Our story opens focusing on four parallel narratives: Miguel - a Purge hating marine who has returned home after receiving a troubling letter from his younger sister. Penelope - Miguel’s younger sister, whose trauma from the Purge has led her down a different path, aligning with an almost Doomsday Cult like group adorned in blue robes speaking of the Invisible. Jane - a hard-working exec who is working to close an international deal on Purge night, Jane seems off of her usual business focused self, perhaps she has other things on her mind. Rick and Jenna, a couple who are looking to receive investments from Albert Stanton, a high powered businessman with deep pockets, but a deeper obsession with his NFFA funding friends and his annual Purge Party - the setting that Rick and Jenna must attend, against their better judgment, in order to meet with Stanton.

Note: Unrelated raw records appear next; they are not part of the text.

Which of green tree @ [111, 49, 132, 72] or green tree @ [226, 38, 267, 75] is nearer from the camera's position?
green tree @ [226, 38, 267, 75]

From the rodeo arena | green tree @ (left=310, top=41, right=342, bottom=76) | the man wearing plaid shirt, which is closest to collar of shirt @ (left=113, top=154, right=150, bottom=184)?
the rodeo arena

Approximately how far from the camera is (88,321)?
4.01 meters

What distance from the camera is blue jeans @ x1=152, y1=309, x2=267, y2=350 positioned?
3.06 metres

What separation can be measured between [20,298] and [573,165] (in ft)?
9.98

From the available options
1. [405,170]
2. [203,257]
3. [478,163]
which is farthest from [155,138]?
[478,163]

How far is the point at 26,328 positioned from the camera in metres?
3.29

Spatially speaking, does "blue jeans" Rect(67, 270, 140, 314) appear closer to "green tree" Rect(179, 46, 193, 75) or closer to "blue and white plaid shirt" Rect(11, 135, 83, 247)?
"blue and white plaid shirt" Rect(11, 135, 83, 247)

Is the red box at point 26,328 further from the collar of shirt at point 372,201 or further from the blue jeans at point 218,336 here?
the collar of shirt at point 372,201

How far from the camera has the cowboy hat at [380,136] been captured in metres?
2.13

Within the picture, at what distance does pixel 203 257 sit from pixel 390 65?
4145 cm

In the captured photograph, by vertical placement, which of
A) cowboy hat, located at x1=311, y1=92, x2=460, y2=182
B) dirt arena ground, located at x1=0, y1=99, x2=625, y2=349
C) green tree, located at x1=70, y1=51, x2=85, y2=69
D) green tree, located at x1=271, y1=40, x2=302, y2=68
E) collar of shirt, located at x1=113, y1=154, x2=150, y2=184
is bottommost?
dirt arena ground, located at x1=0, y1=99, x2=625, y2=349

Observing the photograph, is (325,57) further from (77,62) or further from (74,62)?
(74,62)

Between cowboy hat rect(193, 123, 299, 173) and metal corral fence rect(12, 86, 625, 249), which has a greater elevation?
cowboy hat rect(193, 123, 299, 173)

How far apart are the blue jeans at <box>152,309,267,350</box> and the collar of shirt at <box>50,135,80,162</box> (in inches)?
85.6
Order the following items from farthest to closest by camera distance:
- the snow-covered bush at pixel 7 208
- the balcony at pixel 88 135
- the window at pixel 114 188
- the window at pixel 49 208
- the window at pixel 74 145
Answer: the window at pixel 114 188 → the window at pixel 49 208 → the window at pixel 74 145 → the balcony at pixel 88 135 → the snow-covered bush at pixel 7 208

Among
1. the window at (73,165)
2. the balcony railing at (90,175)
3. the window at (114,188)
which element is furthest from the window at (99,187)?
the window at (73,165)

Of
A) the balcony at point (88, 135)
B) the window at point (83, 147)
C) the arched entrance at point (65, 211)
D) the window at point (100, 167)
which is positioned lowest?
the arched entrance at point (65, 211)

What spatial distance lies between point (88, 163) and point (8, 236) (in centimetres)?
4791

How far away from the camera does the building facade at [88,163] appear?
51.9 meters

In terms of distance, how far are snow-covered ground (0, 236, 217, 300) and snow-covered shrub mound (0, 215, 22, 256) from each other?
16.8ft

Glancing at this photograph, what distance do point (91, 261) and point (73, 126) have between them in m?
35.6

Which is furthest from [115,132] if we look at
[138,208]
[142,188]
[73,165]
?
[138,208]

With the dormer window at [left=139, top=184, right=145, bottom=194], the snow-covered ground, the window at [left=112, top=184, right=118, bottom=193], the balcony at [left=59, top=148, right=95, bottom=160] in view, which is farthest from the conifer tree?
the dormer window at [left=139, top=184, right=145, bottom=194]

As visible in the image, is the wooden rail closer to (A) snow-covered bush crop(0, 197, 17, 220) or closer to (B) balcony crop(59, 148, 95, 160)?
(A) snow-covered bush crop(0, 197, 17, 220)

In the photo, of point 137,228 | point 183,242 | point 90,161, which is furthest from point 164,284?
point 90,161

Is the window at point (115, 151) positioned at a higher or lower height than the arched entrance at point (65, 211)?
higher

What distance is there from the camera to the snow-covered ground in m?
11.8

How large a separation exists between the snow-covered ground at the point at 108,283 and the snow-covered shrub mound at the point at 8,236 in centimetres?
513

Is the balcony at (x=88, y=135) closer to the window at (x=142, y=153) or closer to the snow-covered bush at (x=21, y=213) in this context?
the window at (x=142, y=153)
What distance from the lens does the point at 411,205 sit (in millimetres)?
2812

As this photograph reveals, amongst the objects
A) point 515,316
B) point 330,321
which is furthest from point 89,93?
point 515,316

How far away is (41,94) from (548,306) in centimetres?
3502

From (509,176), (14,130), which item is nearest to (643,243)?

The first episode spends the majority of its runtime taking place prior to the Commencement Sirens, this allows the audience to be introduced to the characters and become invested in their stories prior to the brutal insanity that the Purge brings. While it is a slower moving episode, there is enough intrigue from the well-written episode and engaging acting to keep audiences on the hook. My original concern when I heard there was going to be a Purge television event was two-fold — first and foremost being there was going to be a difficult time balancing actual story with the Purging, losing entire episodes to either dialogue or mayhem. This first episode, while 95% set up, does so with a smart slow-burn intensity, adding enough suspense, and peppering in just enough action to keep the violent scene seekers at bay until next week. My other concern was the rating system, moving to USA does limit what Blumhouse’s baby will be able to show in relation to its Cinematic older siblings. With some visible violence and allowance of subject relevant profanity, I have higher hopes than I did originally for how Purge-y the Purge TV Event will be allowed to be, but once we’re full-fledged into Commencement the real test will unfold.
The storylines given are quite interesting, Miguel and Penelope lost both their parents in what appears to have been the original Purge. Miguel focused his trauma into becoming a Marine, while Penelope has apparently battled addiction, having checked out of a rehab center prior to Miguel’s return, and joining a Cult following around the ‘Good Leader’ a young woman who has convinced her followers that their purpose in life is to use their pain to fuel them to ‘give’ on Purge night. The Giving refers to them driving around in a school bus, where the Good Leader will play duck, duck goose to receive her ‘divine message’ on who is chosen to ‘Give’ aka stand outside and be Purged upon. The sacrifice is alleged to allow the Giver to enter the Invisible, a ‘better’ version of Heaven where you have no pain and see your loved ones. Miguel learns of this along the way as he beats up former junkie friends of his sister and ultimately saves a young girl who directs him to the church the Giving bus departed from.
Jane appears to have been passed over for promotions by her boss, played suavely and creepily by Billy Baldwin. As she oversees the international deal and tries to quiet a feud between two employees who are up for a promotion, she seems distracted. Constantly checking her phone and snapping at people, it is at the end of the episode when the sirens blare, that we see she is delivering money to an enigmatic figure, apparently a Purger for Hire, allowing Jane to follow her progress on an app. Meanwhile, Rick and Jenna arrive at the Stanton residence, extremely apprehensive about making their pitch for the investment. Both because they are vehemently against everything Purge Night stands for, as well as the fact that they had previously had a threesome with Stanton’s daughter, who of course appears at the Stanton Party when they both thought she was out of the country.
With well-written characters with fascinating storylines, the build-up backstory episode is completely passable, albeit admittedly slow for something sharing the branding of the Purge. As the sirens signal the beginning of the Purge in the final few minutes, it leads to presume that the second episode is going to explore a significant amount of violence that makes the films series gorily fascinating. If you are a fan of the films, then I definitely recommend giving the Purge show a watch. It captures an excellent set up for a film, that would normally only occupy the first 15-20 minutes, across the first hour, but the ability to flesh out the characters more, promises to make the events to follow that much more engaging.